§ PASSAGE SHOWN
- Pugled pri Starem Logu Location in Slovenia
- Coordinates: 45°42′6.16″N 14°55′44.24″E﻿ / ﻿45.7017111°N 14.9289556°E
- Country: Slovenia
- Traditional region: Lower Carniola
- Statistical region: Southeast Slovenia
- Municipality: Kočevje
- Elevation: 645 m (2,116 ft)

Population (2002)
- • Total: 0

= Pugled pri Starem Logu =

Pugled pri Starem Logu (/sl/; also formerly Pogled or Puglarje, Hohenberg, Gottscheerish: Hoachnparg) is an abandoned settlement in the hills north of the town of Kočevje in southern Slovenia. The area is part of the traditional region of Lower Carniola and is now included in the Southeast Slovenia Statistical Region.

==Name==
The dialect-based Slovene name Pugled and the standard form Pogled are common toponyms in Slovenia (e.g., Pugled, Pugled pri Mokronogu, Pogled). The name is derived from the Slovene word pogled 'bare hill with an open view' and referred to a landscape feature. The name of the settlement was changed from Pugled to Pugled pri Starem Logu in 1953. The semantically related German name Hohenberg and Gottscheerish name Hoachnparg both mean 'high mountain'.

§ DATA FOR ANALYSIS
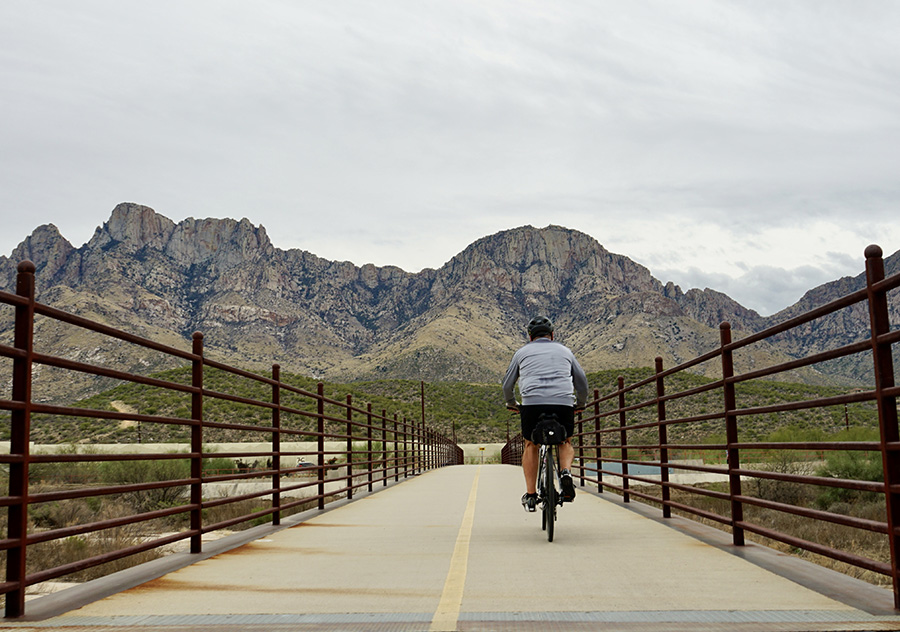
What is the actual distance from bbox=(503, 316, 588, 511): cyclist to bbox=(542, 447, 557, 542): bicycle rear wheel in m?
0.11

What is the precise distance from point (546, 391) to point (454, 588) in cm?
289

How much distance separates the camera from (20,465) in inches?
171

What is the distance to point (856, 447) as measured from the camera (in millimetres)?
4516

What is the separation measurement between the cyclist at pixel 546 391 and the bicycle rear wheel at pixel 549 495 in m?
0.11

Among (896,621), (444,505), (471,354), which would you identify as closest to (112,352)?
(471,354)

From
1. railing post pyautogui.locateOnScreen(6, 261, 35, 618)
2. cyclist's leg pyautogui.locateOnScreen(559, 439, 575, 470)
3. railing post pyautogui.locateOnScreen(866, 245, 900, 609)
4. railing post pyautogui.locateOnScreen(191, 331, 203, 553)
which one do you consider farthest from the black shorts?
railing post pyautogui.locateOnScreen(6, 261, 35, 618)

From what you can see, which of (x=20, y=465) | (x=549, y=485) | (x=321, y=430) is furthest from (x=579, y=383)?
(x=20, y=465)

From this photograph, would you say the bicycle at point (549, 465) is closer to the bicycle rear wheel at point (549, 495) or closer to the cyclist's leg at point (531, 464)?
the bicycle rear wheel at point (549, 495)

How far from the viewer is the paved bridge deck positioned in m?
4.25

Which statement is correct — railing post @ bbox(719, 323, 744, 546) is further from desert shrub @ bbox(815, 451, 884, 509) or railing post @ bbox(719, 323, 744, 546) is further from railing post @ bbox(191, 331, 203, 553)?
desert shrub @ bbox(815, 451, 884, 509)

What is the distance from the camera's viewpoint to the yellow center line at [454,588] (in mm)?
4211

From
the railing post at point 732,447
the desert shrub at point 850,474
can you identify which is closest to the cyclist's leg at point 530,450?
the railing post at point 732,447

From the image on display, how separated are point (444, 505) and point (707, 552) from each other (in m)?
5.52

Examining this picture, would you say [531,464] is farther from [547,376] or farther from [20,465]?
[20,465]
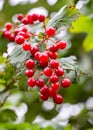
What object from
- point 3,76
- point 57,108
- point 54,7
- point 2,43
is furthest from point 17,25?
point 57,108

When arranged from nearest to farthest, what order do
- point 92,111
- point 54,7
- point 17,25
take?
point 17,25, point 54,7, point 92,111

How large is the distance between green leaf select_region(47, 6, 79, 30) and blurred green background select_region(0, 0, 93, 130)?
10.9 inches

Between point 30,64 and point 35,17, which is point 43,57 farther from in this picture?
point 35,17

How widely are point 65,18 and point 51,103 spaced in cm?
97

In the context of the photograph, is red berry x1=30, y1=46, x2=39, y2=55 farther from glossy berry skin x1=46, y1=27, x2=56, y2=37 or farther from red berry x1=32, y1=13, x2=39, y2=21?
red berry x1=32, y1=13, x2=39, y2=21

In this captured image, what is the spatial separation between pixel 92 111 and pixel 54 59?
47.0 inches

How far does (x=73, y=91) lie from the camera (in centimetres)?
251

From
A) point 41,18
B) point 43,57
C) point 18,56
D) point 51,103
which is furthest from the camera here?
point 51,103

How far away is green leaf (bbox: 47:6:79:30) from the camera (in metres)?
1.24

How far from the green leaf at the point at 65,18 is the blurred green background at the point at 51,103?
277mm

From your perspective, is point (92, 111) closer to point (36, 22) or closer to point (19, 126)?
point (19, 126)

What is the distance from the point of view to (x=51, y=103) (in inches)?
84.4

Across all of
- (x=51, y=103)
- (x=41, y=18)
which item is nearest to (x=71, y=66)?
(x=41, y=18)

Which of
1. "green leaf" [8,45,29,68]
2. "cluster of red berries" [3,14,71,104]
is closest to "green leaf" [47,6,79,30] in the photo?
"cluster of red berries" [3,14,71,104]
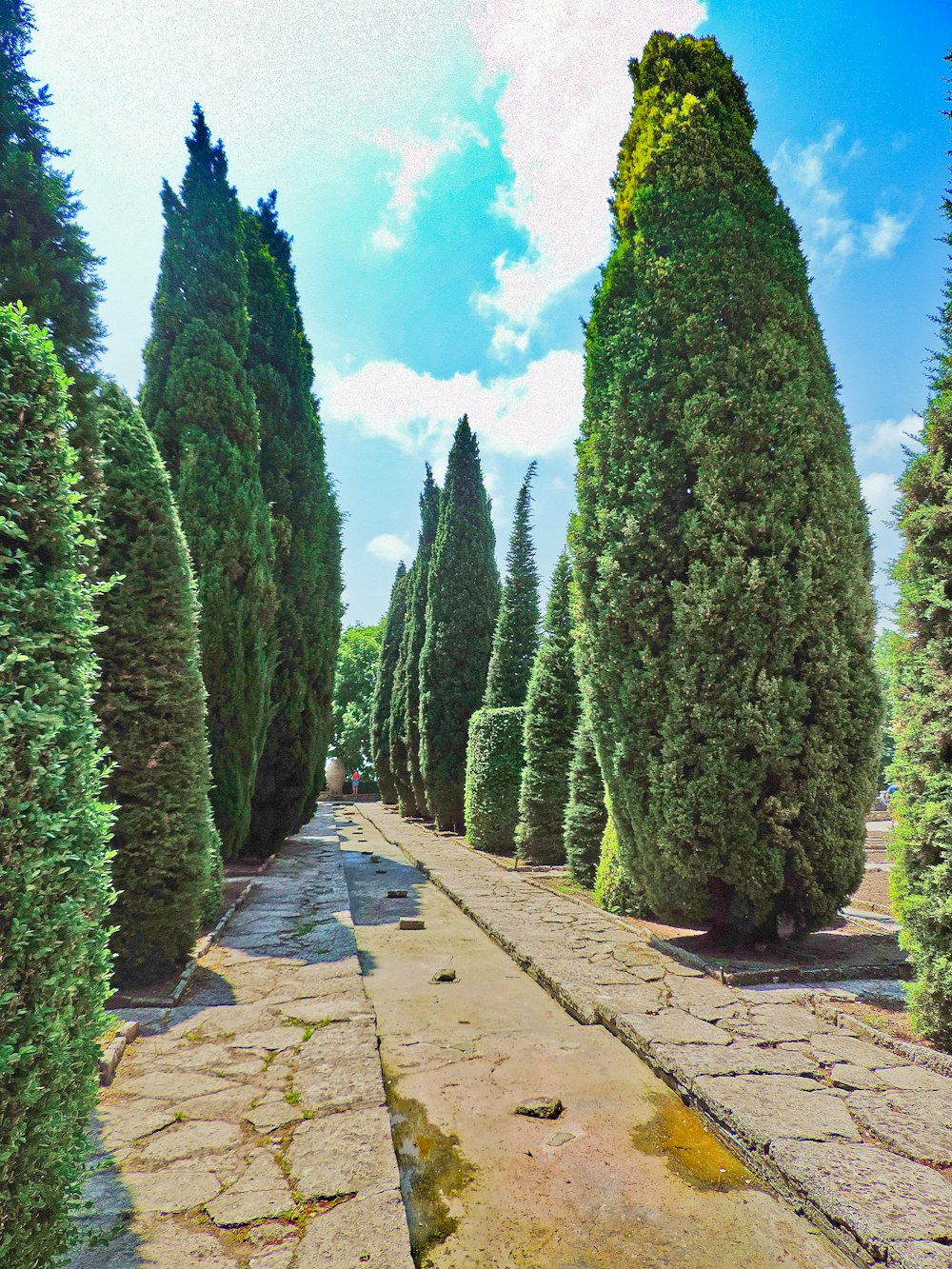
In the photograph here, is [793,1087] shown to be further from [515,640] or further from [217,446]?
[515,640]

§ STUDY QUESTIONS
1. List the other names that the article on Pugled pri Starem Logu gives for the settlement in its opening sentence.
2. Continue the article on Pugled pri Starem Logu from the point where it stops.

§ YOUR RESPONSES
1. Pogled, Puglarje, Hohenberg, Hoachnparg

2.
==History==
Pugled pri Starem Logu was founded in a clearing in the 14th century by Gottschee Germans. In the land registry of 1574, the village consisted of two full farms divided into four half-farms, corresponding to a population between 13 and 17. The village had 12 houses in 1770. Before the Second World War the village had 16 houses and 72 residents. A windmill stood in the village. Its original population was evicted in November 1941. Italian forces burned the village during the Rog Offensive in late August 1942. During the war, the Partisans set up various facilities in the area: several bases (Baza Pugled, Baza I, Baza 14) stood outside the village and the underground Urška printshop operated near the village. The political leadership of the Liberation Front located itself nearby on 12 June 1942. In March 1943 the Partisans built a hospital southeast of Pugled, which was destroyed by German forces in October 1943. A meeting of Liberation Front activists was held in Pugled from 28 to 30 April 1943, where they confirmed the principles of the Dolomite Declaration. Today the village is abandoned and little remains of the houses and farm buildings. The foundations are mostly overgrown by trees and shrubs. The site of the former village is registered as cultural heritage. The village well is preserved, near which the poet Miran Jarc was killed on 24 August 1942. A small cross has been erected at the place where he was killed.

==Church==
A church dedicated to Saints Peter and Paul stood to the west above the village. The church was built in the 17th century and the nave had a coffered wooden ceiling. The main altar was reworked in the 19th century, and there was a 17th-century altar with a wooden painting. The church was burned in August 1942.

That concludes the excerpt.